Code: https://github.com/RUCAIBox/SimpleDeepSearcher

Model description

SimpleDeepSearcher addresses critical limitations in existing retrieval-augmented generation (RAG) systems for complex deep search scenarios. It tackles the lack of high-quality training trajectories and the distributional mismatches in simulated environments, as well as prohibitive computational costs.

This framework strategically engineers data by synthesizing high-quality training data, simulating realistic user interactions in live web search environments. This is coupled with a multi-criteria curation strategy that optimizes the diversity and quality of both input and output. Experiments on five benchmarks demonstrate that supervised fine-tuning (SFT) on only 871 curated samples yields significant improvements over RL-based baselines.

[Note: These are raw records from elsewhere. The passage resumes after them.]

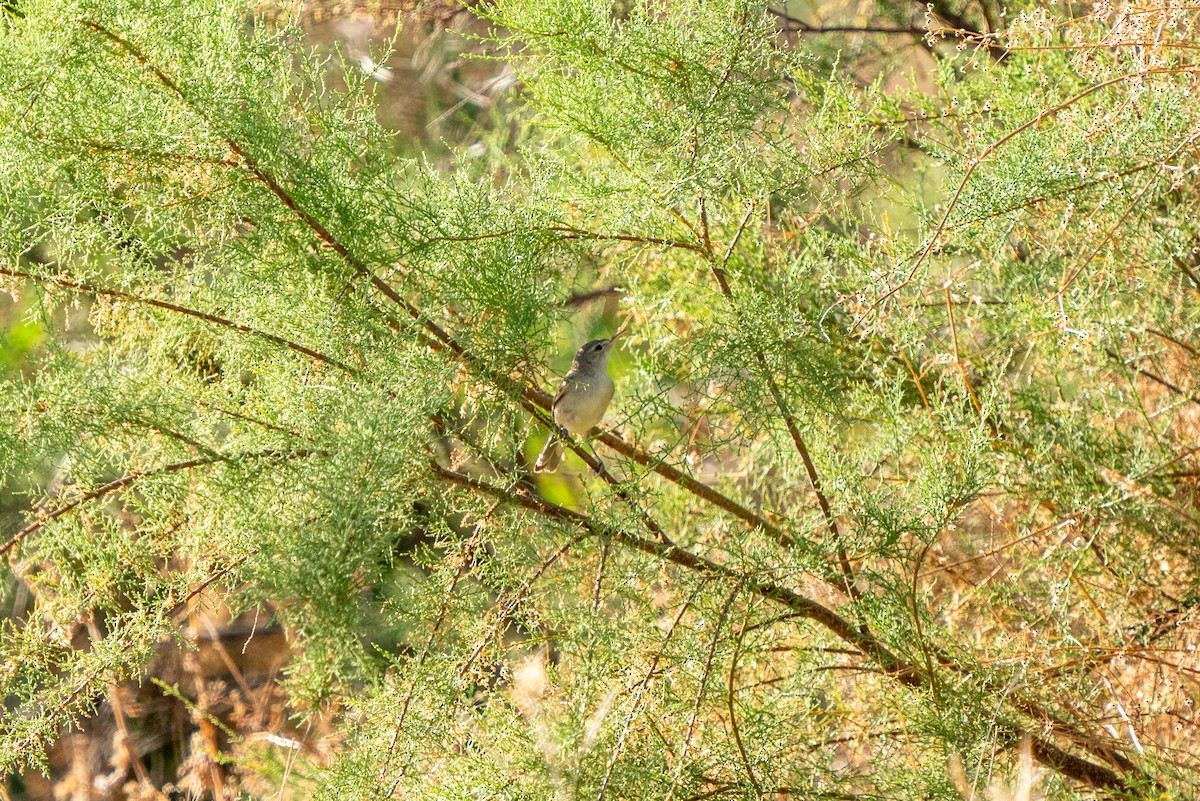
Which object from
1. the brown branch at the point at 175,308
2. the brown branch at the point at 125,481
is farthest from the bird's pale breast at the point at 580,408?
the brown branch at the point at 125,481

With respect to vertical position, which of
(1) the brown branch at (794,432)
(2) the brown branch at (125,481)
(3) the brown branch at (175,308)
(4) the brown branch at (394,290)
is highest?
(1) the brown branch at (794,432)

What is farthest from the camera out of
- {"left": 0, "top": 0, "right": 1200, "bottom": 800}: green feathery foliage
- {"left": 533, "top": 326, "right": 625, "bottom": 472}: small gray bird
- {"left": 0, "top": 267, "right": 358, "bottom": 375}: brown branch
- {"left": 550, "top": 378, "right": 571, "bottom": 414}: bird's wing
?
{"left": 533, "top": 326, "right": 625, "bottom": 472}: small gray bird

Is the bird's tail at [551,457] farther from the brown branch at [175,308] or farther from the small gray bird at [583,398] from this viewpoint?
the brown branch at [175,308]

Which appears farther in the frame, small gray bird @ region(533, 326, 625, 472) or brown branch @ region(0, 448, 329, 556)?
small gray bird @ region(533, 326, 625, 472)

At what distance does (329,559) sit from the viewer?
1.46 m

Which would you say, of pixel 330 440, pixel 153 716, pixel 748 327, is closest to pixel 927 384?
pixel 748 327

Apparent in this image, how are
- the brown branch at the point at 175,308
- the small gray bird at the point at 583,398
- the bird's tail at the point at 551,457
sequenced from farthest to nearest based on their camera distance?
the bird's tail at the point at 551,457 < the small gray bird at the point at 583,398 < the brown branch at the point at 175,308

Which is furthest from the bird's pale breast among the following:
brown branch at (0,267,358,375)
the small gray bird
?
brown branch at (0,267,358,375)

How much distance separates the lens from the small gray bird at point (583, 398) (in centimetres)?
276

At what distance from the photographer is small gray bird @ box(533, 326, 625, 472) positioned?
9.04 ft

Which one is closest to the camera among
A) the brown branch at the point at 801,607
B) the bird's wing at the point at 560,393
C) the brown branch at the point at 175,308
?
the brown branch at the point at 175,308

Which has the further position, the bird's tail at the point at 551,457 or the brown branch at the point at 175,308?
the bird's tail at the point at 551,457

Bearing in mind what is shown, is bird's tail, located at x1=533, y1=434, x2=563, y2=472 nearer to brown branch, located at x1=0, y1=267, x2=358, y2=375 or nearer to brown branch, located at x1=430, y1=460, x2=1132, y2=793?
brown branch, located at x1=430, y1=460, x2=1132, y2=793

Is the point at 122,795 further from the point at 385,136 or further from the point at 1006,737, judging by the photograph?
the point at 1006,737
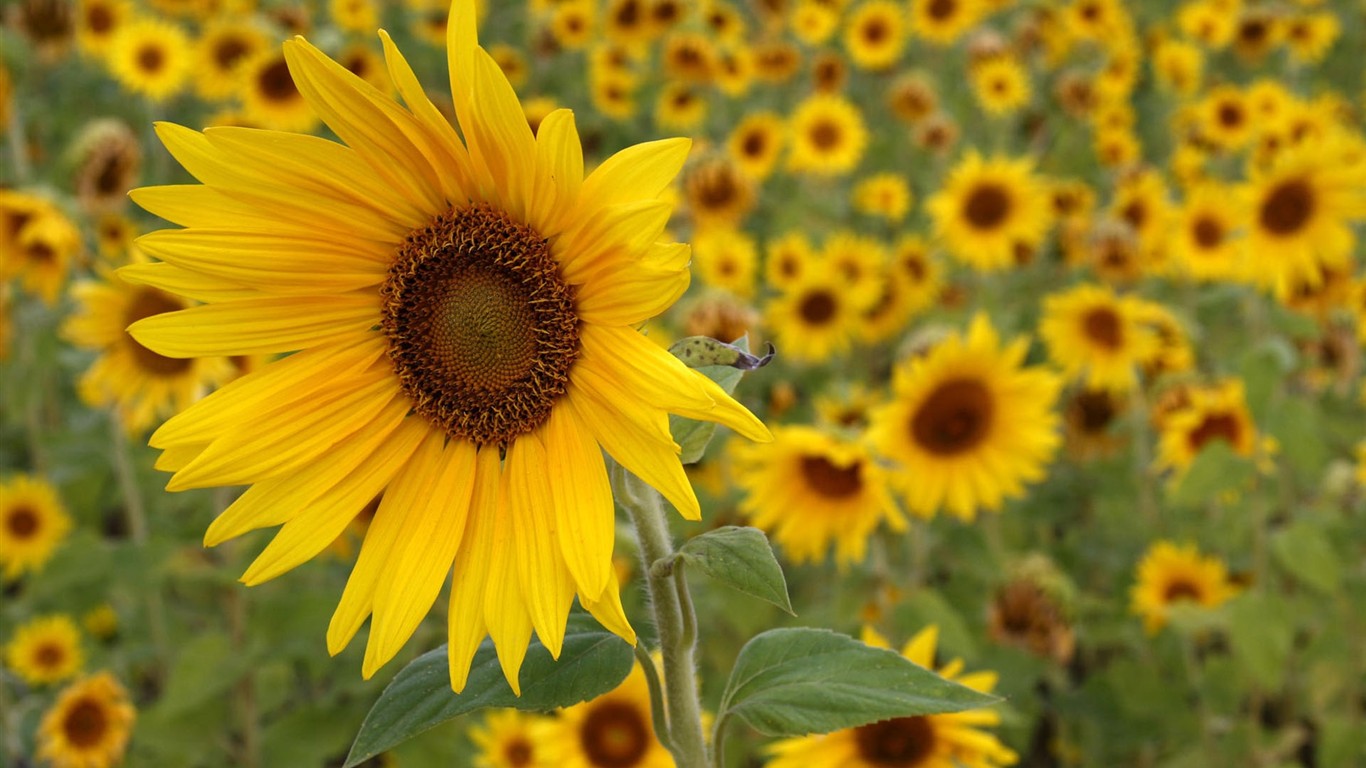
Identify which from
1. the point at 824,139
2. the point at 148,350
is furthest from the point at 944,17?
the point at 148,350

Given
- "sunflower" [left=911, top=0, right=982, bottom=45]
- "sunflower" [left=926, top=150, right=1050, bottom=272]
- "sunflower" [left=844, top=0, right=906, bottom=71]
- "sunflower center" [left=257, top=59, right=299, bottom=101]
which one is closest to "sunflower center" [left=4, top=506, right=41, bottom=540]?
"sunflower center" [left=257, top=59, right=299, bottom=101]

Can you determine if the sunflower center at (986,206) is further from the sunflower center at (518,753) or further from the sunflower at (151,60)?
the sunflower at (151,60)

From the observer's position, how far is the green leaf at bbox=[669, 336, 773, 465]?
1.11 m

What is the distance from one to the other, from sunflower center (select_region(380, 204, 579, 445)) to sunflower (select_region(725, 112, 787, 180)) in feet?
15.7

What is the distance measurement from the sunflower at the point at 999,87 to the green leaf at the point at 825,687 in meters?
5.54

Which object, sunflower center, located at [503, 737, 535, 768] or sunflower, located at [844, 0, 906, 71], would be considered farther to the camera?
sunflower, located at [844, 0, 906, 71]

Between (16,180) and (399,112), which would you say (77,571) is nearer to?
(16,180)

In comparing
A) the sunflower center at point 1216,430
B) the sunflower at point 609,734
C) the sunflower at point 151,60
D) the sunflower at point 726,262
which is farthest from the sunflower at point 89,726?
the sunflower at point 151,60

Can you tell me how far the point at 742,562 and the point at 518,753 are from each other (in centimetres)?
181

Online-Searcher-QwQ-32B is a 32B model, likely based on a Qwen2 backbone as indicated in its config.json, fine-tuned within this SimpleDeepSearcher framework. Our work establishes SFT as a viable pathway by systematically addressing the data-scarce bottleneck, offering practical insights for efficient deep search systems.

SimpleDeepSearcher Logo

Key Contributions

  • A real web-based data synthesis framework that simulates realistic user search behaviors, generating multi-turn reasoning and search trajectories.
  • A multi-criteria data curation strategy that jointly optimizes both input question selection and output response filtering through orthogonal filtering dimensions.
  • Experimental results demonstrate that SFT on only 871 samples enables SimpleDeepSearcher to outperform strong baselines (especially RL-based baselines) on both in-domain and out-of-domain benchmarks.

Overall Performance

Overall Performance

Framework Overview

Framework Overview

Intended uses & limitations

This model is primarily intended for research and development in areas related to deep information seeking, web-powered reasoning, retrieval-augmented generation (RAG) systems, and multi-step complex reasoning tasks. It is designed to be a lightweight yet effective solution for scenarios requiring iterative information retrieval from the web.

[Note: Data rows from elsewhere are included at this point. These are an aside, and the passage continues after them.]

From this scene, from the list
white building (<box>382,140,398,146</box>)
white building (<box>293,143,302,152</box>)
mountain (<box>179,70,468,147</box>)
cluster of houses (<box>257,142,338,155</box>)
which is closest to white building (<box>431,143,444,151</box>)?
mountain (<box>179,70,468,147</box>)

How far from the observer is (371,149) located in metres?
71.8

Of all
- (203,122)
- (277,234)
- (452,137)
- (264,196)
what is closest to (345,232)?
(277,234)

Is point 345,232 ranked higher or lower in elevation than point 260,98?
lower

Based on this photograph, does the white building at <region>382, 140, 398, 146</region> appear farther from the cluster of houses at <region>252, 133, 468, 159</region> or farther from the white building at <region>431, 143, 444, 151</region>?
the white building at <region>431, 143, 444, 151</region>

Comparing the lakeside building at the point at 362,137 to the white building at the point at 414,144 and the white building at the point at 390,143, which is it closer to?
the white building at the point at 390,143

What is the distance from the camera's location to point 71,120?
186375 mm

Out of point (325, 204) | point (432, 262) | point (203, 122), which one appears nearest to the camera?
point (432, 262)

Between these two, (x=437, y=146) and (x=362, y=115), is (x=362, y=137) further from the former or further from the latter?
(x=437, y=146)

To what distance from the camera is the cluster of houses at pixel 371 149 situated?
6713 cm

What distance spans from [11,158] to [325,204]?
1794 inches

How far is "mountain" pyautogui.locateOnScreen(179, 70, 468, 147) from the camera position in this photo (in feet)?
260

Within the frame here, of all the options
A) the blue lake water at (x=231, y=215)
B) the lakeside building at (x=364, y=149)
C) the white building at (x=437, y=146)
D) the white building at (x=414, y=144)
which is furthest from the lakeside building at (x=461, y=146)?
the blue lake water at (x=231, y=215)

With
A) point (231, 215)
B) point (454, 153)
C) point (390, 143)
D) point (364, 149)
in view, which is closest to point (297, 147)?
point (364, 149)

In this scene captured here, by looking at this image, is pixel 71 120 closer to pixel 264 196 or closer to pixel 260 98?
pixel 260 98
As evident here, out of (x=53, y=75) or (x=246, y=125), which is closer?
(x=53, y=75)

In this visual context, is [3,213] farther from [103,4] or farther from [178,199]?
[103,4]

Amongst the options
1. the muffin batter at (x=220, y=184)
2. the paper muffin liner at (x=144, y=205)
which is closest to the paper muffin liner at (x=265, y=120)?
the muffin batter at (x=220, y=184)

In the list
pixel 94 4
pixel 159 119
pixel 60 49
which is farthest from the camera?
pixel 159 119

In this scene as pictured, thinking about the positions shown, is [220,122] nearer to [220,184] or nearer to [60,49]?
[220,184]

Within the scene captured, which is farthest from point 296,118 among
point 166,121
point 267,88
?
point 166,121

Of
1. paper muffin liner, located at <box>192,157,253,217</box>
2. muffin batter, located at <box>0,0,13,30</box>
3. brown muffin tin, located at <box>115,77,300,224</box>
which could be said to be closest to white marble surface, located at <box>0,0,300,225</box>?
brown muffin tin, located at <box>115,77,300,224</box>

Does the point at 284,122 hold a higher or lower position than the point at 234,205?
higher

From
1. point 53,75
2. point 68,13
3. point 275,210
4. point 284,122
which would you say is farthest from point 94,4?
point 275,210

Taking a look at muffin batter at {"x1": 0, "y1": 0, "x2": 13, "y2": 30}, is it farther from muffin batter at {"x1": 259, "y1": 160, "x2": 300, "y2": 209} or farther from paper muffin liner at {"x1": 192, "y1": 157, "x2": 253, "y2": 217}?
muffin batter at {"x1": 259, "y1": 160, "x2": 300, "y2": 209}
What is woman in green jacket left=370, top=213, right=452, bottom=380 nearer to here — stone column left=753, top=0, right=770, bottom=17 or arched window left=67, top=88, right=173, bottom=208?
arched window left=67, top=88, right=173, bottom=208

Limitations: While SimpleDeepSearcher demonstrates strong performance with high data efficiency using a small curated dataset, its effectiveness in highly dynamic or adversarial web environments may require further evaluation. The model's performance relies on the quality and diversity of its synthesized training trajectories.

Training and evaluation data

The model was trained on a high-quality dataset of 871 curated samples. This training data was synthesized by simulating realistic user interactions within live web search environments. A multi-criteria curation strategy was applied to optimize both input question selection and output response filtering, ensuring data diversity and quality across various domains.

Sample Usage

For detailed instructions on how to use SimpleDeepSearcher for inference or training, please refer to the Quick Start section in the official GitHub repository. The repository provides scripts for environment setup, data construction, and inference generation.

Training procedure

Training hyperparameters

The following hyperparameters were used during training:

  • learning_rate: 5e-05
  • train_batch_size: 8
  • eval_batch_size: 8
  • seed: 42
  • optimizer: Use adamw_torch with betas=(0.9,0.999) and epsilon=1e-08 and optimizer_args=No additional optimizer arguments
  • lr_scheduler_type: linear
  • num_epochs: 3.0

Framework versions

  • Transformers 4.46.3
  • Pytorch 2.5.1+cu124
  • Datasets 2.19.0
  • Tokenizers 0.20.3

Citation

If you find our work useful, please cite our paper:

@article{sun2025simpledeepsearcher,
  title={SimpleDeepSearcher: Deep Information Seeking via Web-Powered Reasoning Trajectory Synthesis},
  author={Sun, Shuang and Song, Huatong and Wang, Yuhao and Ren, Ruiyang and Jiang, Jinhao and Zhang, Junjie and Bai, Fei and Deng, Jia and Zhao, Wayne Xin and Liu, Zheng and others},
  journal={arXiv preprint arXiv:2505.16834},
  year={2025}
}

License

This project is released under the MIT License.